No other damage tolerance test methods have been introduced in recent years, and none are on the horizon. Therefore, it is likely that the two existing Boeing/ASTM standards discussed here will continue to govern testing for some time to come.
1Boeing Specification Support Standard BSS 7260, “Advanced Composite Compression Tests,” The Boeing Co. (Seattle, Wash.), revised December 1988 (originally issued February 1982).
2ASTM D6484-09, “Open-Hole Compressive Strength of Polymer Matrix Composite Laminates,” ASTM International (W. Conshohocken, Pa.), 2009 (originally published 1999).
3Northrop Specification NAI-15604C, “Open Hole Compression Test Method,” Northrop Corp. (Hawthorne, Calif.), May 1988.

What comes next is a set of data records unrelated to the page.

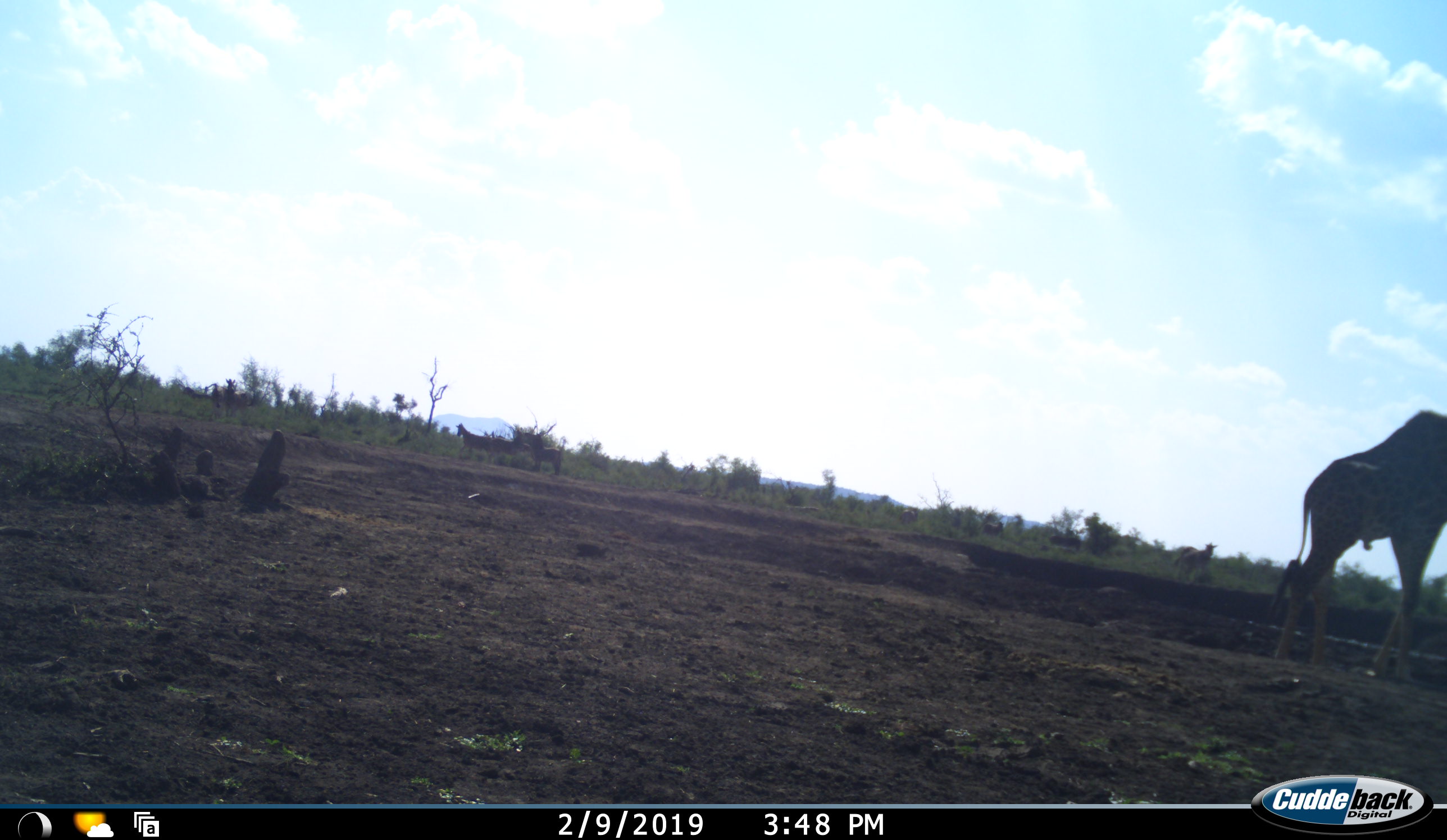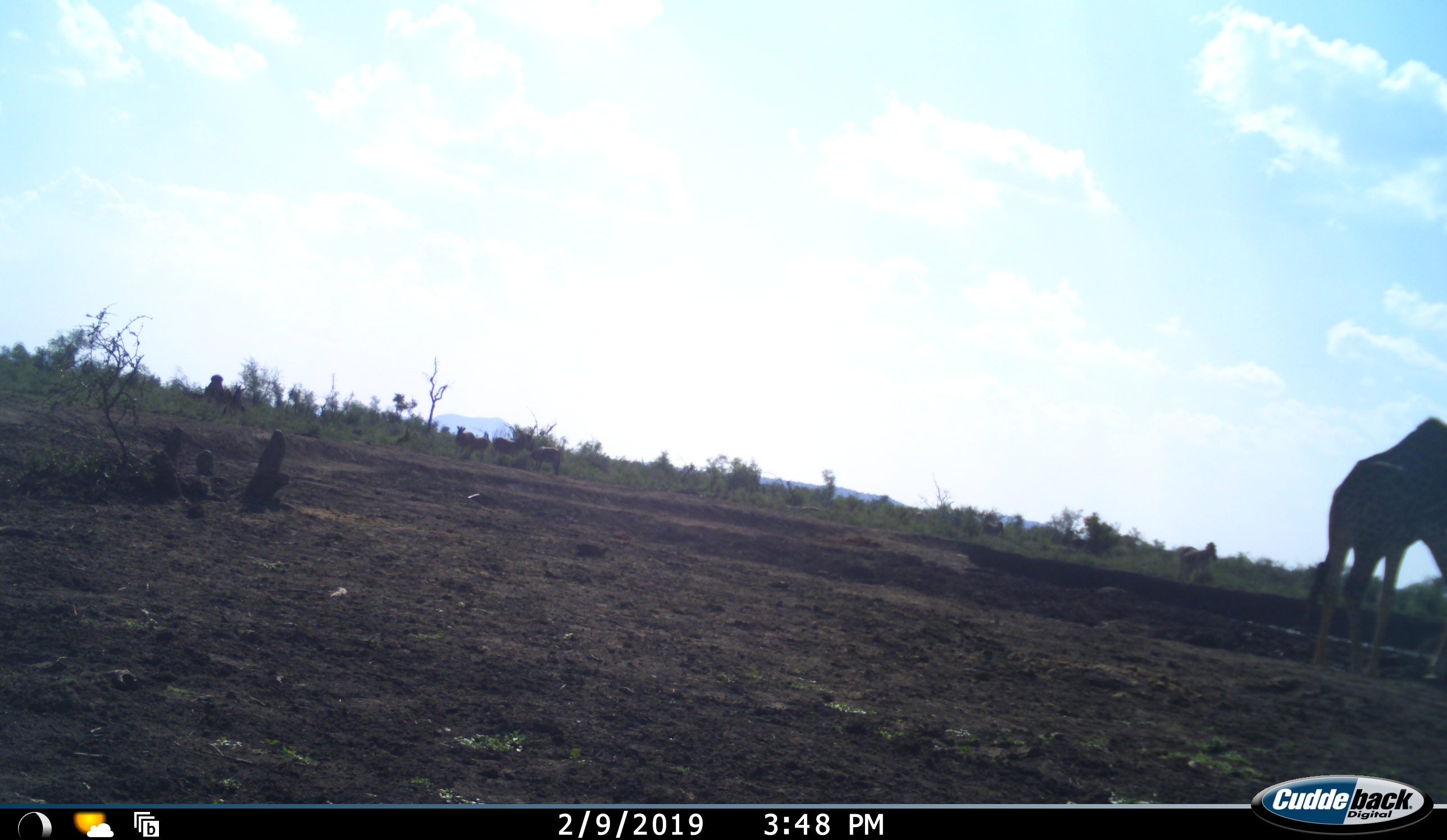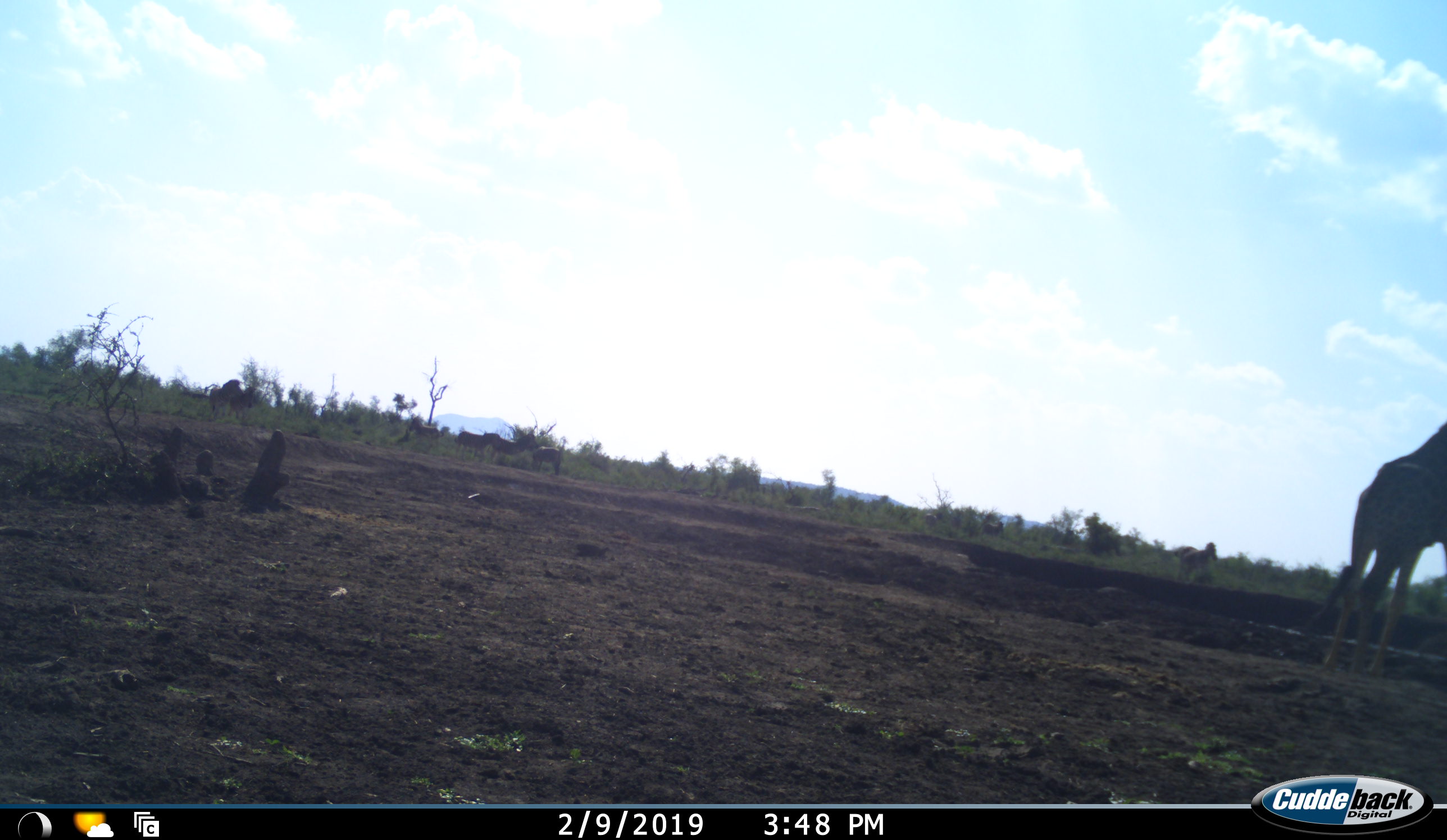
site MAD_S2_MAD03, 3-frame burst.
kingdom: Animalia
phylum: Chordata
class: Mammalia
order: Artiodactyla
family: Giraffidae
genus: Giraffa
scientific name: Giraffa camelopardalis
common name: giraffe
Giraffe (Giraffa camelopardalis), count 1. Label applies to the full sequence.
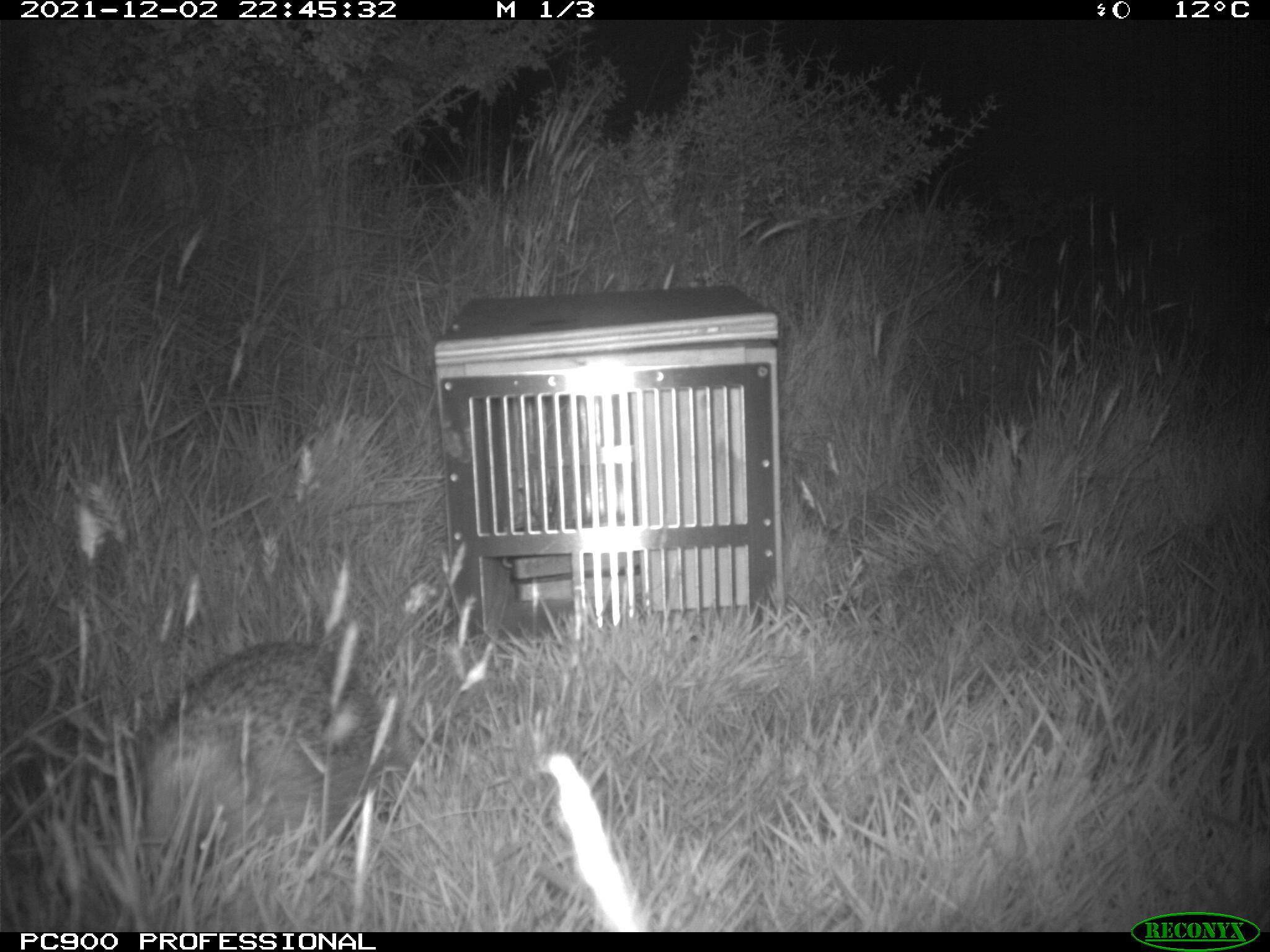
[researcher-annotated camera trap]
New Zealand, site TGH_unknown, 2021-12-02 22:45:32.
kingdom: Animalia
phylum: Chordata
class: Mammalia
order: Eulipotyphla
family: Erinaceidae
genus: Erinaceus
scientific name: Erinaceus europaeus europaeus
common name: european hedgehog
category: hedgehog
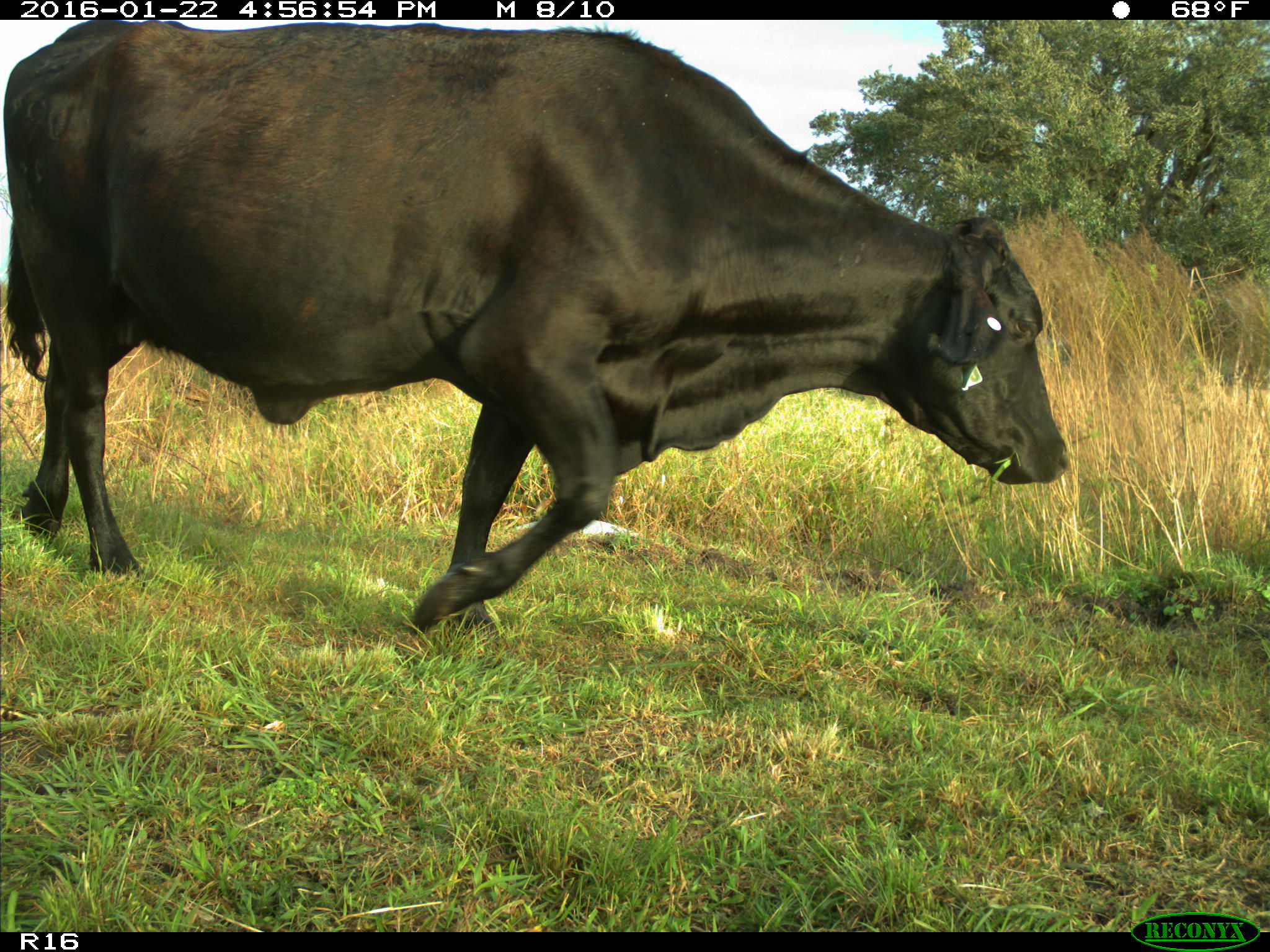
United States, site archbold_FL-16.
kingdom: Animalia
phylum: Chordata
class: Mammalia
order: Artiodactyla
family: Bovidae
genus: Bos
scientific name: Bos taurus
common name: domestic cow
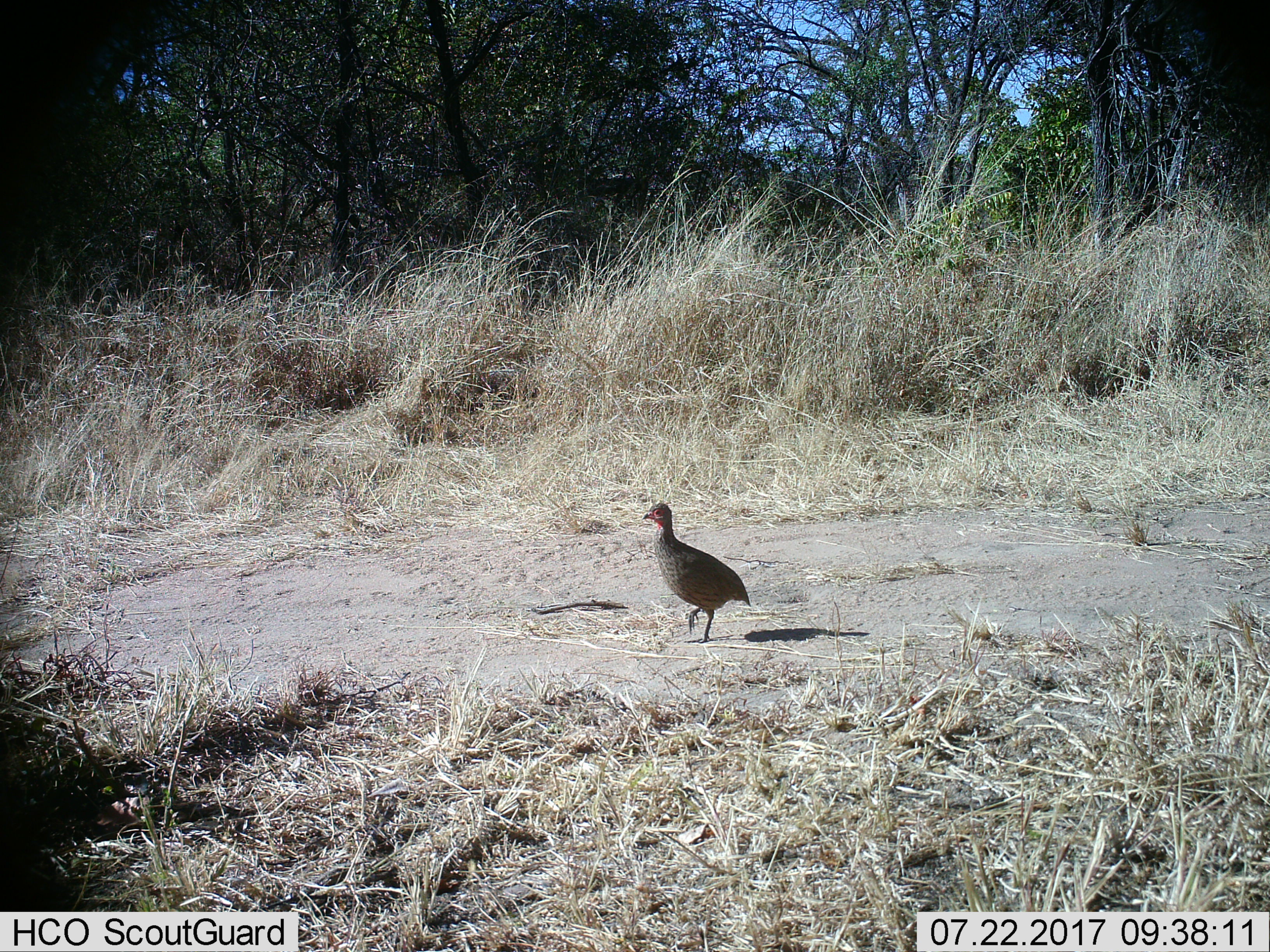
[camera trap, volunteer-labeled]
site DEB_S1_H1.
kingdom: Animalia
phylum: Chordata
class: Aves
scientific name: Aves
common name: bird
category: birdother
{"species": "birdother (bird) (Aves)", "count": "1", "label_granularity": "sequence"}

4Coguill, S.L., and Adams, D.F., “A Comparison of Open-Hole Compression Fixtures by Experimental Evaluation,” Proceedings of the 45th International SAMPE Symposium and Exhibition, Long Beach, Calif., May 2000, pp. 1095-1105.
5ASTM D7137-07, “Compressive Residual Strength Properties of Damaged Polymer Matrix Composite Plates,” ASTM International (W. Conshohocken, Pa.), 2007 (originally published 2005).
6ASTM D7136-07, “Measuring the Damage Resistance of a Fiber-Reinforced Polymer Matrix Composite to a Drop-Weight Impact Event,” ASTM International (W. Conshohocken, Pa.), 2007 (originally published 2005).
7NASA Reference Publication 1092, “Standard Tests for Toughened Resin Composites,” NASA-Langley Research Center (Hampton, Va.), Revised Edition, July 1983.
8Airbus Test Method AITM1-0010, “Determination of Compression Strength after Impact,” Airbus SAS (Blagnac, France), Issue 3, October 2005.